Il motore ad accensione comandata del tipo che tutti conosciamo, con il ciclo costituito da quattro fasi che si susseguono durante la rotazione dell’albero a gomiti, è nato per impieghi industriali e inizialmente impiegava un combustibile gassoso. Il primo è stato realizzato da Nikolaus August Otto nel 1876 e per questa ragione si parla spesso di motori a ciclo Otto. In quelli realizzati in precedenza non c’era la fase di compressione. Erano cioè motori “atmosferici”, dal rendimento molto più basso. Con il passare degli anni per fare iniziare la combustione si è generalizzato l’impiego di una candela, e per questa ragione quelli a ciclo Otto vengono anche definiti motori ad accensione per scintilla. Si tratta di quelli che il grande pubblico, digiuno di tecnica, chiama motori “a scoppio”, denominazione impropria perché di esplosioni all’interno dei cilindri non ne avvengono proprio (si tratta di combustioni rapidissime, ma che si svolgono gradualmente).

Quando Benz e Daimler hanno realizzato le prime automobili, le hanno dotate di motori di questo tipo, in versioni nettamente più leggere e più veloci di quelle destinate a impiego industriale. E hanno affrontato il problema del carburante, che doveva essere facilmente reperibile, stoccabile e trasportabile sui veicoli, passando da uno gassoso a uno liquido.

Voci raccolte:
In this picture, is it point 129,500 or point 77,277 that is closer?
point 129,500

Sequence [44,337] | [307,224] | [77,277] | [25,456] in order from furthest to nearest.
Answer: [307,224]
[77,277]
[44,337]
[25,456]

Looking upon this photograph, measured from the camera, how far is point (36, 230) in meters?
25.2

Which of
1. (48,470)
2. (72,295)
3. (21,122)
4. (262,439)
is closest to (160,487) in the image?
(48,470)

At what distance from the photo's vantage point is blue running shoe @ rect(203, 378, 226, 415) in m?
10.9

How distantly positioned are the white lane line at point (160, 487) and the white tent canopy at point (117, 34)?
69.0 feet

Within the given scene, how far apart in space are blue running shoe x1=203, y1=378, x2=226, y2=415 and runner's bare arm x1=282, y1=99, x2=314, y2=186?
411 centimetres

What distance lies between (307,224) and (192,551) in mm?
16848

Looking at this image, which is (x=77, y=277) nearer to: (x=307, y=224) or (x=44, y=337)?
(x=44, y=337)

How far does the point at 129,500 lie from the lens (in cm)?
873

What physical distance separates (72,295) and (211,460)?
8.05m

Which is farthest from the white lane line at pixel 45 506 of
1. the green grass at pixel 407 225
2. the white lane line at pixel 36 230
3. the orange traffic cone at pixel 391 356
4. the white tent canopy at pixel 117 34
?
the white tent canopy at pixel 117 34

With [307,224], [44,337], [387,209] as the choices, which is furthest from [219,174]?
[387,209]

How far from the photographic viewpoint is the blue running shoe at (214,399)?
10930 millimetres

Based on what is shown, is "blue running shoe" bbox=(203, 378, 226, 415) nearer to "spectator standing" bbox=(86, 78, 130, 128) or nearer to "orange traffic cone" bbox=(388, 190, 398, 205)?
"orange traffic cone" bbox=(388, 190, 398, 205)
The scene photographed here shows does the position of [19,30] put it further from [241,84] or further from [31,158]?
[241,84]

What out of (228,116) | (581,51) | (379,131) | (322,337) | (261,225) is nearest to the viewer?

## Esercizio
Prosegui il brano sul motore a ciclo Otto, riprendendo subito dopo l'ultima frase riportata.

## Risposta scritta
L’estrazione del petrolio era già iniziata da tempo. Le prime raffinerie hanno infatti visto la luce negli anni Cinquanta del XIX secolo. Le frazioni leggere, ottenute dal greggio con un processo di distillazione frazionata, venivano in genere chiamate “spirito di petrolio”. Più pesanti erano le frazioni che costituivano il cosiddetto ”olio di paraffina”, ovverosia il kerosene, che veniva largamente impiegato per le lampade a petrolio. Solo in seguito, grazie all’automobile, nella maggior parte delle nazioni si è diffuso il termine benzina per indicare la miscela di frazioni leggere destinata ad alimentare i motori ad accensione per scintilla. In Inghilterra però essa è stata chiamata petrol e negli USA gasoline (abbreviata in gas). 

Durante la prima guerra mondiale i tecnici hanno iniziato a rendersi conto che non tutte le benzine erano uguali e che a seconda di quella impiegata il comportamento dei motori poteva cambiare anche notevolmente. Quando gli USA sono entrati nel conflitto gli aerei alleati hanno cominciato ad essere alimentati con carburante proveniente da tale paese, e gli effetti sono stati disastrosi (frequenti rotture catastrofiche). La benzina americana aveva infatti un potere antidetonante più basso di quello utilizzato in precedenza, che proveniva dalle indie orientali. Nessuno però aveva ancora chiare le idee in materia…

Poco dopo la fine del conflitto la Shell ha dato incarico al famoso ricercatore inglese Harry Ricardo di effettuare una serie di studi e di ricerche sui carburanti e sulla combustione. L’impegno di questo tecnico ha rapidamente portato a fare luce sull’argomento, e ha individuato il fenomeno della detonazione.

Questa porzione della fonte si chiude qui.